For Corewell Health, Blanck’s philanthropy has become a defining feature of its Southeast Michigan campus strategy, beginning with his 2019 investment in emergency medicine.
That earlier $21 million donation supported the emergency department at Royal Oak and future unmet needs across the system, and Corewell responded by naming the Royal Oak emergency center after him, a recognition that signaled his emergence as a flagship donor to the then‑Beaumont network.
The new gift extends that arc from emergent, hospital‑based care to ambulatory and outpatient services, effectively bookending the patient journey on both sides of the street in Royal Oak.
Blanck, described by the health system as both a business and philanthropic leader in Michigan, has framed his giving as an investment in community health infrastructure rather than a one‑off contribution.
In a statement released by Corewell Health, he said he is making this commitment because he wants to make a difference in his community and believes there is “no better way” to do that than by investing in a world‑class organization like Corewell Health.
His position on the Corewell Health Foundation Southeast Michigan board also situates him inside the system’s philanthropic strategy, where he has visibility into emerging needs and long‑range plans.
The health system, formed from the integration of Beaumont Health and Spectrum Health and now one of Michigan’s largest providers, has increasingly leaned on philanthropic capital to accelerate facility modernization and expand access to care. In Southeast Michigan, the Royal Oak campus is a major hub, and the decision to dedicate the new care center to the Blanck family reflects both the scale of his giving and the system’s emphasis on outpatient growth.
Leaders have framed the project as part of a broader effort to meet patients where they are, offering more services in lower‑cost, easily accessible environments while preserving the academic and tertiary strengths of William Beaumont University Hospital across the road.
Corewell has highlighted the community‑level impact of the expansion, noting that consolidating primary care, behavioral health, and digestive health in one building can reduce fragmentation for patients with complex needs.
The additional capacity is expected to shorten wait times and improve access to specialists, a persistent challenge across many parts of Southeast Michigan’s health landscape.

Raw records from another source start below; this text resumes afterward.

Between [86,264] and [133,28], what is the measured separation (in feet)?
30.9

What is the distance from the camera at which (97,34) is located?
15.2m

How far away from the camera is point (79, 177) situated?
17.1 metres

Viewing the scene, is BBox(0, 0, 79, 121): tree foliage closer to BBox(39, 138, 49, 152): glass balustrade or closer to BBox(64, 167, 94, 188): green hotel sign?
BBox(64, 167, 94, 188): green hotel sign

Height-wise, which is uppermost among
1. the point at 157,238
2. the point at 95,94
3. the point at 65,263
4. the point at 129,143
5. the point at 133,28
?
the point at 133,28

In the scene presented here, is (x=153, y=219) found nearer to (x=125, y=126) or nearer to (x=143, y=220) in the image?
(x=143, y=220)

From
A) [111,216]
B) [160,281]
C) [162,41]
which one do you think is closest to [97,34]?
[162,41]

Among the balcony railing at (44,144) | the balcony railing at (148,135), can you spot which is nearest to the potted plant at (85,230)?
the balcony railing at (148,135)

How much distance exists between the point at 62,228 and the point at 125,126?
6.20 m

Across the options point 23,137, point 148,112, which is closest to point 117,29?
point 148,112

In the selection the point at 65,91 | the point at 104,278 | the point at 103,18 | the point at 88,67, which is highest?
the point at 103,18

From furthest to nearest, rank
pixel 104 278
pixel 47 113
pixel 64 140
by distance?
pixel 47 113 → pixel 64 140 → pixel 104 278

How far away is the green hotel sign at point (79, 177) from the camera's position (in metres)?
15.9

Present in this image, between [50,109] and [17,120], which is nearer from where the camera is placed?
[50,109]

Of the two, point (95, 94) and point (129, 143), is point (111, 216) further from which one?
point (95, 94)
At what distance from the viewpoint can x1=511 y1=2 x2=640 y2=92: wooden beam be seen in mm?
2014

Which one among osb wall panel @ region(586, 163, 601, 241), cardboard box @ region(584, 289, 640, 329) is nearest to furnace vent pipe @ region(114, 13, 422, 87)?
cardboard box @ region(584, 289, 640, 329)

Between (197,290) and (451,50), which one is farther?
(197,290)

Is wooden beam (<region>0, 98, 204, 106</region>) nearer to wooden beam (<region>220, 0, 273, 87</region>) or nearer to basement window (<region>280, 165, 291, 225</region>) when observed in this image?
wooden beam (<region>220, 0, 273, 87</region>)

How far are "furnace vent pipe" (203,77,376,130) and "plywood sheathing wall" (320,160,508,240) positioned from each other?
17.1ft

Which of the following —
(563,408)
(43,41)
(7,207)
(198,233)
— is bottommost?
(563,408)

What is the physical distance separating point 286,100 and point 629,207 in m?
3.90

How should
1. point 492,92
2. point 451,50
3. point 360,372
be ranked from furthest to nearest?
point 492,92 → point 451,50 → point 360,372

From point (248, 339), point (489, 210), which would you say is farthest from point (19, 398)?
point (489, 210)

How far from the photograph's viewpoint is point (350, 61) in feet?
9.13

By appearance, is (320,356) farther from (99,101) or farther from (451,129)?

By naming the center for Blanck’s parents, the system is also emphasizing the multigenerational dimension of his philanthropy, linking a family name long associated with Michigan business to a physical space where future generations will receive care.
Blanck’s giving to Corewell Health is part of a national pattern of regional business owners emerging as anchor donors to health systems that serve their employees, customers and hometown communities. In this case, a privately held home-improvement brand known across Michigan for its advertising and regional footprint is increasingly intertwined with a major nonprofit healthcare provider that depends on private philanthropy to fund capital projects and programmatic innovation.
With $41 million now committed across emergency medicine and outpatient expansion in less than a decade, Blanck has effectively underwritten two of the most visible access points on Corewell’s Royal Oak campus, shaping how tens of thousands of patients will experience care each year.
As construction progresses toward an expected 2027 opening, Corewell Health officials say Blanck’s latest gift will help ensure that the new facility opens with robust services, not just new walls.
For his part, Blanck has publicly tied his philanthropy to a vision of strengthening local healthcare for the long term, positioning his support as both a personal legacy for his parents and a tangible investment in Southeast Michigan’s future.